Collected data

* START *

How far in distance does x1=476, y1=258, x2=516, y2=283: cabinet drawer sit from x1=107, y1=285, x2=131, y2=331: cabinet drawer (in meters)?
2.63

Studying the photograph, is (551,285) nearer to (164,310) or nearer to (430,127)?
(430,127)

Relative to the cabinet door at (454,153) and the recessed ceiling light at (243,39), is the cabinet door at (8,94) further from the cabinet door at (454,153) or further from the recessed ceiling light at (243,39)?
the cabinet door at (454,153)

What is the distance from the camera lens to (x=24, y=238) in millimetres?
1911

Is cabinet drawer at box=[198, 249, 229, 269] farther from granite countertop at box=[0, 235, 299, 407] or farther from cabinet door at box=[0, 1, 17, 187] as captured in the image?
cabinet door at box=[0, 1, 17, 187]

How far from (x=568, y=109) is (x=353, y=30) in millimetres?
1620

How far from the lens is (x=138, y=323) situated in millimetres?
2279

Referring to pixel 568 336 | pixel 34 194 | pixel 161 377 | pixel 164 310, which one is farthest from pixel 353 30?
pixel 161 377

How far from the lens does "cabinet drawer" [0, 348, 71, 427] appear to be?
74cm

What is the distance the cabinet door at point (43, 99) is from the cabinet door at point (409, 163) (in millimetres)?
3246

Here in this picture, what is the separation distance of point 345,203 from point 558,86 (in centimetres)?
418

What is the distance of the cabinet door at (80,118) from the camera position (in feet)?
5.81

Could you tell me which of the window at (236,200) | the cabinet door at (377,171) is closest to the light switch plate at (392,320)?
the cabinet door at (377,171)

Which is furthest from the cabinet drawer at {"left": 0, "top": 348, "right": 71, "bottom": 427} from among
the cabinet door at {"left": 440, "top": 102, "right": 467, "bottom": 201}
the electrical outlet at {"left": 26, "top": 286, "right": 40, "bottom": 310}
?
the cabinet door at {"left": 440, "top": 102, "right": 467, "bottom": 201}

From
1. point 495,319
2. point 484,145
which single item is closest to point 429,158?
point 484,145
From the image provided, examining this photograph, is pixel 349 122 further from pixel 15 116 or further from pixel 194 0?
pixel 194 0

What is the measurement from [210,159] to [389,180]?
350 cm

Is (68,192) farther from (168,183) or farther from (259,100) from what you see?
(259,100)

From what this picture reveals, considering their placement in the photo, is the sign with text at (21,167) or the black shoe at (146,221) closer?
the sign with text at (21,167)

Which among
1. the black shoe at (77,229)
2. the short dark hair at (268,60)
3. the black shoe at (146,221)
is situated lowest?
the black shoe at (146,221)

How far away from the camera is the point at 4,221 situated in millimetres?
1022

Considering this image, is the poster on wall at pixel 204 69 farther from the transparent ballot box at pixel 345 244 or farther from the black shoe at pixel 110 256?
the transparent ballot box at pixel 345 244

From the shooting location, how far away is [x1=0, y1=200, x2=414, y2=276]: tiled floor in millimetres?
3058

* END *

* **Stated exercise**
Copy the entire listing above word for word, with every line in its original order.

* **Complete response**
How far in distance does x1=476, y1=258, x2=516, y2=283: cabinet drawer sit from x1=107, y1=285, x2=131, y2=331: cabinet drawer (in meters)?
2.63

Studying the photograph, is (551,285) nearer to (164,310) or nearer to (430,127)?
(430,127)

Relative to the cabinet door at (454,153) and the recessed ceiling light at (243,39), is the cabinet door at (8,94) further from the cabinet door at (454,153) or further from the recessed ceiling light at (243,39)?
the cabinet door at (454,153)

What is the distance from the camera lens to (x=24, y=238) in millimetres?
1911

Is cabinet drawer at box=[198, 249, 229, 269] farther from granite countertop at box=[0, 235, 299, 407] or farther from cabinet door at box=[0, 1, 17, 187] as captured in the image?
cabinet door at box=[0, 1, 17, 187]

How far from (x=568, y=109) is (x=353, y=30) in millimetres?
1620

How far from the lens is (x=138, y=323) situated in millimetres?
2279

Referring to pixel 568 336 | pixel 34 194 | pixel 161 377 | pixel 164 310, which one is farthest from pixel 353 30?
pixel 161 377

How far from the lens does "cabinet drawer" [0, 348, 71, 427] appear to be?
74cm

What is the distance the cabinet door at point (43, 99) is from the cabinet door at point (409, 163) (in millimetres)?
3246

Here in this picture, what is the separation distance of point 345,203 from point 558,86 (in centimetres)?
418

What is the distance of the cabinet door at (80,118) from the camera position (in feet)?
5.81

Could you tell me which of the window at (236,200) | the cabinet door at (377,171) is closest to the light switch plate at (392,320)?
the cabinet door at (377,171)

Which is furthest from the cabinet drawer at {"left": 0, "top": 348, "right": 71, "bottom": 427} from among
the cabinet door at {"left": 440, "top": 102, "right": 467, "bottom": 201}
the electrical outlet at {"left": 26, "top": 286, "right": 40, "bottom": 310}
?
the cabinet door at {"left": 440, "top": 102, "right": 467, "bottom": 201}

From
1. point 495,319
2. point 484,145
which single item is closest to point 429,158?
point 484,145
From the image provided, examining this photograph, is pixel 349 122 further from pixel 15 116 or further from pixel 194 0?
pixel 194 0

What is the measurement from [210,159] to [389,180]?
350 cm

Is (68,192) farther from (168,183) or farther from (259,100) from what you see?
(259,100)

From what this picture reveals, considering their placement in the photo, is the sign with text at (21,167) or the black shoe at (146,221) closer?
the sign with text at (21,167)

Which among
1. the black shoe at (77,229)
2. the short dark hair at (268,60)
3. the black shoe at (146,221)
is situated lowest?
the black shoe at (146,221)

How far away from the camera is the point at 4,221 situated in millimetres?
1022

Considering this image, is the poster on wall at pixel 204 69 farther from the transparent ballot box at pixel 345 244 or farther from the black shoe at pixel 110 256?
the transparent ballot box at pixel 345 244

From the shooting location, how far away is [x1=0, y1=200, x2=414, y2=276]: tiled floor in millimetres?
3058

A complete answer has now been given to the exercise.